======== FRAGMENTO DE TEXTO ========

Tan lejos está de nosotros una galaxia como las partículas más pequeñas que componen cualquier organismo. © Rufino Herrera
Ya saben que hay teorías para todos los gustos: me chiflan en especial las famosas leyes de Murphy. Las teorías son respuestas contundentes y explicaciones eficaces que intentan resolver las grandes incógnitas del conocimiento humano. Pues ahí van dos apasionantes, que, por cierto, he leído hace poco. ¿Qué es el cosmos? Pues algo inmenso y, hablando claramente, nuestro hogar. Resulta que esa inmensidad es tan enorme y desconocida como lo más pequeño: protones, neutrones, quarks, fotones…
Es decir, como los polos se tocan, tan cerca está la galaxia más distante que una partícula subatómica, es decir, que nos separan las mismas distancias infinitas. Y aquí enlazamos con la segunda teoría. Nuestro propio planeta podría ser una partícula subatómica de una molécula, por ejemplo, de glucosa, que gira sin cesar dentro de estructuras más complejas como el líquido que desprende una pera cuando le damos un mordisco. Así las cosas, eso de la crisis y del déficit de las democracias occidentales se queda a la altura de un gimoteo infantil.

========

> EJERCICIO 1: Según el texto sobre el cosmos, ¿qué leyes le chiflan en especial a quien escribe?
> EJERCICIO 2: Indica si cada afirmación coincide con el texto sobre el cosmos y respalda tu respuesta con las palabras que lo deciden. (a) El cosmos se describe como nuestro hogar. (b) Según la segunda teoría, nuestro planeta podría ser una partícula subatómica de una molécula. (c) La galaxia más distante nos queda mucho más lejos que una partícula subatómica.
> EJERCICIO 3: Prosigue el texto sobre el cosmos a partir de su última oración.
Los datos no intervienen en esta parte.

======== DATOS PROPORCIONADOS ========

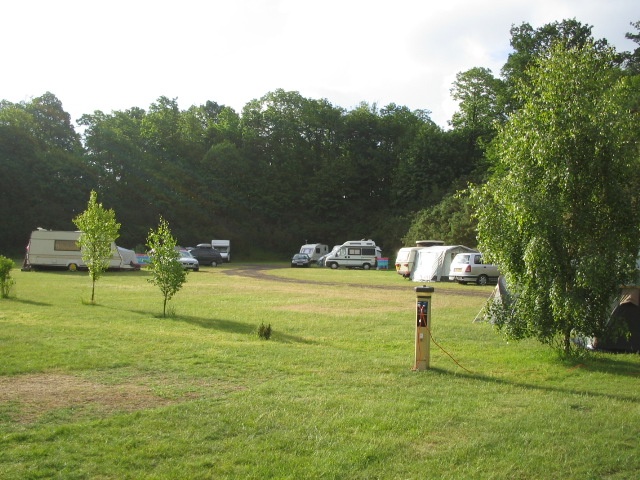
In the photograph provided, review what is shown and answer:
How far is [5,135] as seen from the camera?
55.3 m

========

> RESPUESTA ESPERADA 1: Las famosas leyes de Murphy.

> RESPUESTA ESPERADA 2:
(a) Sí: «Pues algo inmenso y, hablando claramente, nuestro hogar».
(b) Sí: «Nuestro propio planeta podría ser una partícula subatómica de una molécula».
(c) No: «nos separan las mismas distancias infinitas».

> RESPUESTA ESPERADA 3:
Y ahora hablamos de las órbitas gravitacionales, que las predijo en su día Albert Einstein (eso sí que es predecir) y no consigo aclararme. A ver, unas ondas que vagan por el universo —recuerden su inmensidad— nos informan de sucesos que ocurrieron hace millones de años —recuerden también el mareo que produce hablar de millones de años— y nos podemos quedar tan panchos. Así, tirados en el sofá, hasta que llegue una nueva teoría.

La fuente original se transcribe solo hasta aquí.